私は2013年4月4日、用事があり東京へ出かけた。
この折り、昼食を食べたのが、池の端藪蕎麦である。
池之端藪蕎麦は、かんだやぶそば、並木藪蕎麦と並び、
「藪蕎麦御三家」
の一つと、言われていた。
日本全国には、藪系のそば屋さんがたくさんあるわけだが、知名度、存在感は、この三つの店が、抜けていた。
まさに、名店中の名店だ。
私が池の端藪蕎麦へ入ったのは、午前11時35分。
開店から、たった5分しかたっていないのに、テーブル席は満席。
店員さんに、小あがりの席を勧められた。
テーブル席のお客さんたちは、おそらく、行列を作り店が開くのを待っていた。
それで、開店と同時に、入ったのだろう。
店の外観も、昭和の時代を思い起こさせる雰囲気だったが、店内も同様だった。
木造の天井、提灯をつぶしたような形の照明器具も、昭和の頃をほうふつさせる古風な雰囲気。
この店は、昭和29年(1954年)創業との事だが、創業当時のイメージを、ずっと大切にしてきたのであろう。
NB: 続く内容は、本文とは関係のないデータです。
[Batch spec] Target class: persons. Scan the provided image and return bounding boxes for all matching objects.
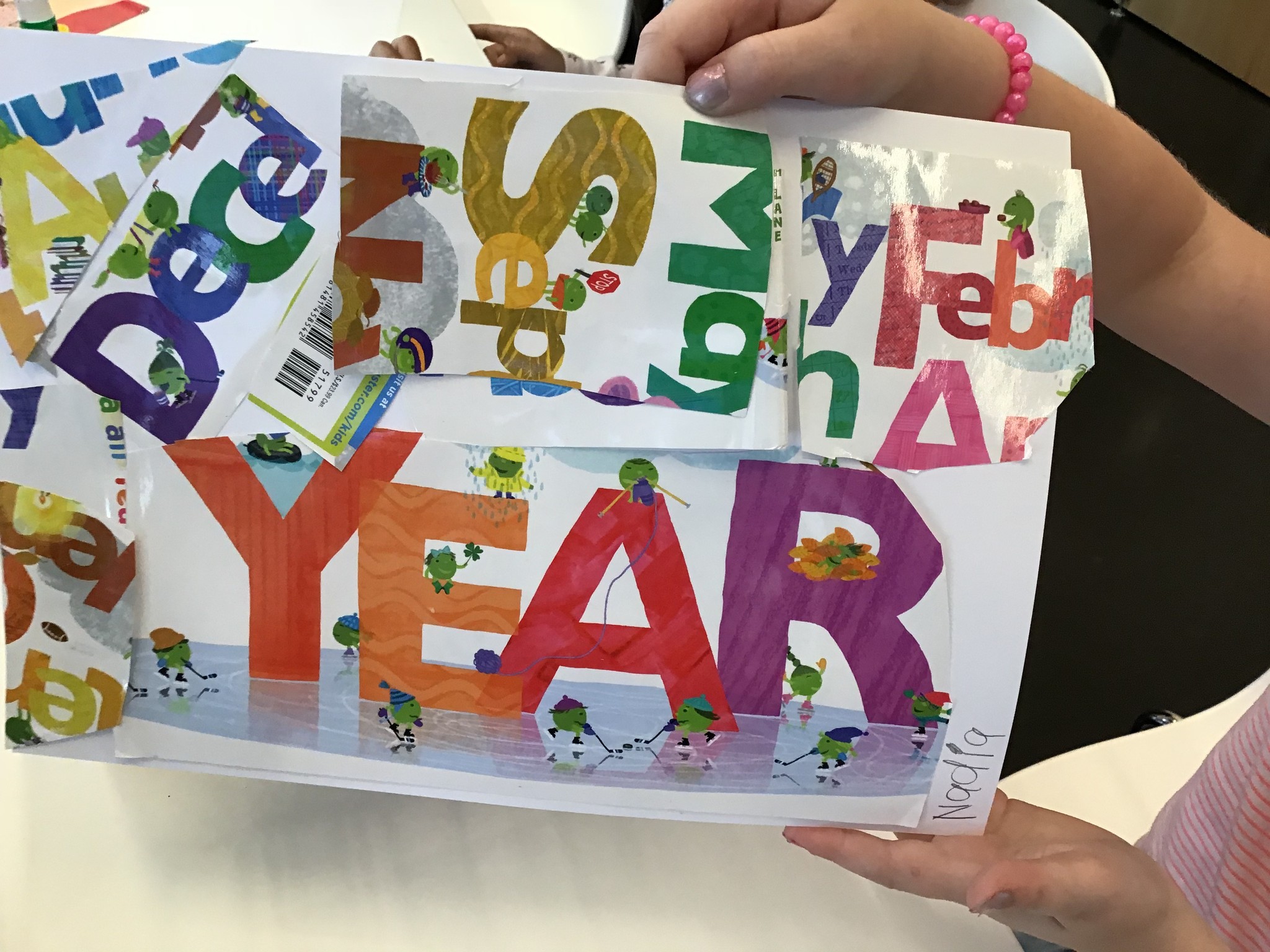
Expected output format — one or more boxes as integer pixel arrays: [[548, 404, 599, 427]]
[[370, 24, 635, 78], [633, 0, 1270, 952]]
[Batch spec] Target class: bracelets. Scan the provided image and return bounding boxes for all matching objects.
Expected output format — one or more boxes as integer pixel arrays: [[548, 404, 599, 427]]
[[964, 14, 1033, 123]]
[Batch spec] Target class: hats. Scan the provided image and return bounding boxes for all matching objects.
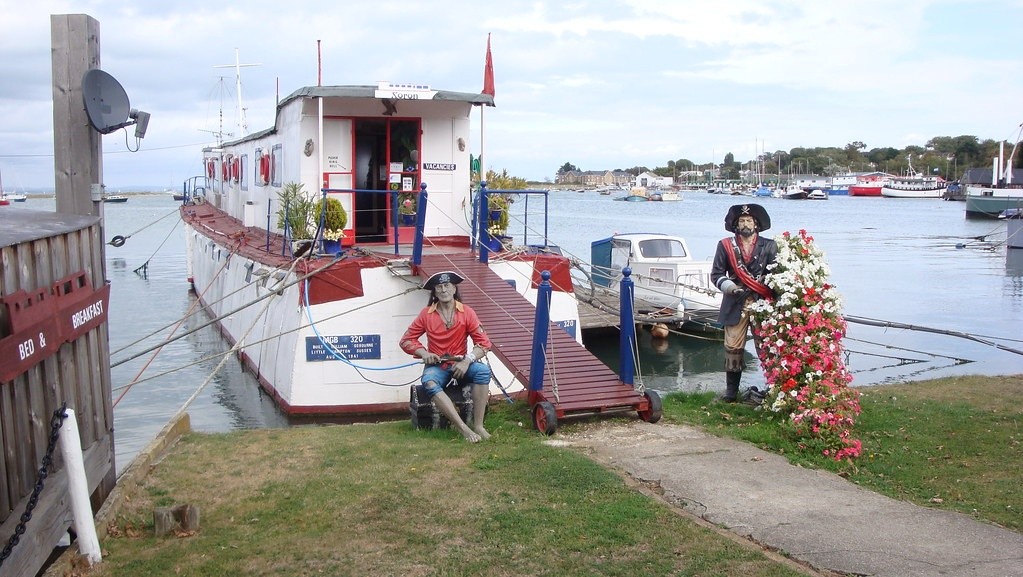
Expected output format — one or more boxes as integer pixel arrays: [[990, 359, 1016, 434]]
[[725, 203, 771, 232], [422, 271, 465, 290]]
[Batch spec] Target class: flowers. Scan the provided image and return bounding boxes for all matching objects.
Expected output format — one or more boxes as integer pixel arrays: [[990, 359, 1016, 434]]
[[399, 199, 415, 215], [314, 196, 348, 242], [488, 224, 505, 241]]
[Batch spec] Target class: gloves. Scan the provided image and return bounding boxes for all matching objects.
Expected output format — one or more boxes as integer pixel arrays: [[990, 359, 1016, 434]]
[[721, 280, 738, 296]]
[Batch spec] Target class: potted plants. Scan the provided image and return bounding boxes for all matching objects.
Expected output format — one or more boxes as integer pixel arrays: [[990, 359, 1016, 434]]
[[275, 181, 316, 257], [488, 197, 503, 220]]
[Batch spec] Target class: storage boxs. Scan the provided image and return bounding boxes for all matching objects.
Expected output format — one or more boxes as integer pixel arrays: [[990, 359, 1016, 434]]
[[409, 384, 488, 430]]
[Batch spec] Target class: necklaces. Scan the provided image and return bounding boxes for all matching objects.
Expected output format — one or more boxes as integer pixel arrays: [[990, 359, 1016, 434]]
[[440, 305, 454, 327]]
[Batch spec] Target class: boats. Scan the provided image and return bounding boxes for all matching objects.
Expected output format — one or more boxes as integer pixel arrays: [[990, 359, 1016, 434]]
[[708, 184, 828, 200], [179, 33, 584, 418], [173, 194, 189, 200], [104, 196, 128, 202], [3, 190, 26, 203], [585, 231, 753, 344], [613, 186, 683, 202], [849, 186, 949, 197]]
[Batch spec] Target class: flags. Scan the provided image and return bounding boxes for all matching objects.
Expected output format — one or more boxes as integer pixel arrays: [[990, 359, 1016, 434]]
[[482, 36, 495, 98]]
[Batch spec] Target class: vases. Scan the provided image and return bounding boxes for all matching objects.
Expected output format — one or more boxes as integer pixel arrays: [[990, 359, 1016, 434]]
[[488, 236, 504, 252], [323, 239, 342, 255], [402, 212, 417, 226]]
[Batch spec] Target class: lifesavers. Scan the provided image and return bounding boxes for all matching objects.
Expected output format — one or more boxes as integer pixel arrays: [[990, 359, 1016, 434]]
[[233, 158, 239, 182], [208, 162, 214, 177], [223, 162, 226, 181], [260, 148, 269, 185]]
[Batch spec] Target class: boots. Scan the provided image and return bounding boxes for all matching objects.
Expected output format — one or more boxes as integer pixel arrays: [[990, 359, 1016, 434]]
[[722, 348, 746, 402]]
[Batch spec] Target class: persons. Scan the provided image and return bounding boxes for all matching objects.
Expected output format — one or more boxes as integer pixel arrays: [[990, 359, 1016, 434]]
[[711, 204, 780, 403], [399, 271, 493, 443]]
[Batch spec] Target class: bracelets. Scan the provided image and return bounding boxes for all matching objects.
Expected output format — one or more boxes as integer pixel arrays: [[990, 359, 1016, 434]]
[[468, 354, 477, 363]]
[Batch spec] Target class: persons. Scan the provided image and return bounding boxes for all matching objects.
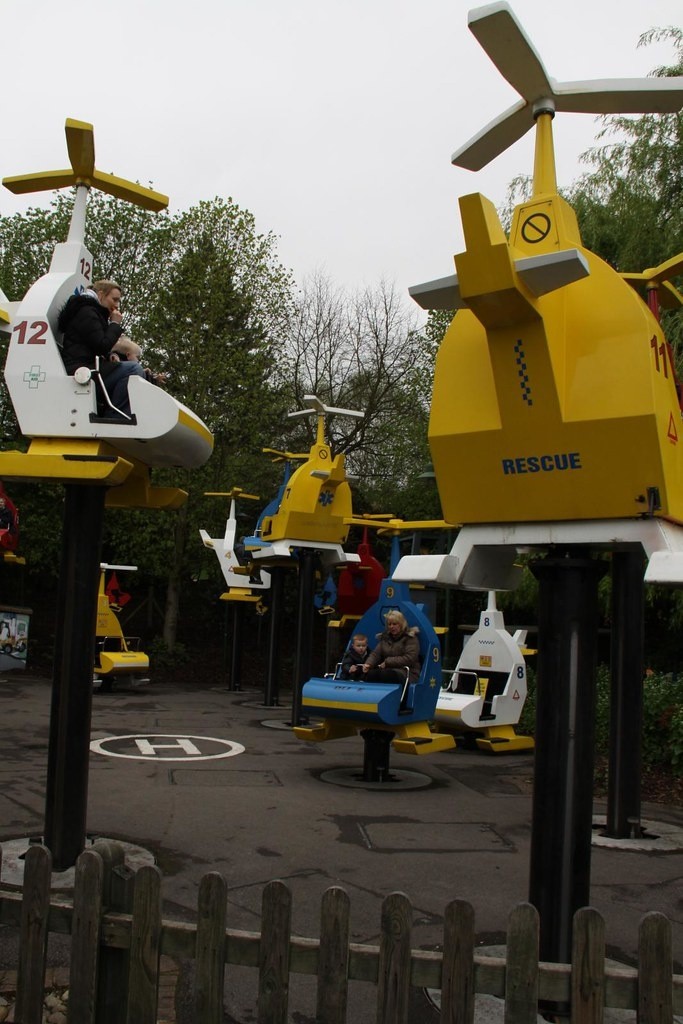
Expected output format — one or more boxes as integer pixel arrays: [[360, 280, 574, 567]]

(さて、何を食べようかな・・・)と、おしながきを見つつ考える。
この日は、暖かい陽気なので冷たい蕎麦が食べたくなった。
600円のざるそばを注文。
注文して、2分か3分すると蕎麦、そば汁が出てきた。
店員さんの客への応対もテキパキして早いし、蕎麦を出すのも早い。
このあたり、好感がもてる。
この蕎麦は、甘皮つきのそば粉を、とろろでつないでいるという。
そば粉は、北海道産、福島県奥会津産、茨城県金砂郷産を、ブレンドしたもので、一年通して、味にばらつきが出ぬよう注意しているとの事だ。
つなぎのとろろは、全体の5%ほど入っている。
そば汁は、驚くほど量が少ない。
これは、どうしてかというと、江戸そば特有の辛さがある汁だから。
辛いから、蕎麦に少しだけつけて食べなさい、という配慮である。
こういう伝統の江戸そばというのは、蕎麦の端に、少しだけそば汁をつけていただくのが、粋とされる。
私も、そんな感じで、食べていった。
蕎麦は、ツルツルしてこしが、ひじょうにある。
こしがあるから、細くても、食べごたえを感じる。
そば汁は、辛いけど、同時に他のそば屋のものより、しょっぱい感じがした。
グルメの本を読むと、この店のそば汁は、とかく「辛い」とばかり強調されている。
だから、このしょっぱさは意外だった。
だが、蕎麦とそば汁の相性はいい。
全体的に、かなり美味い蕎麦だ。さすが名店。期待していた通りの美味しさであった。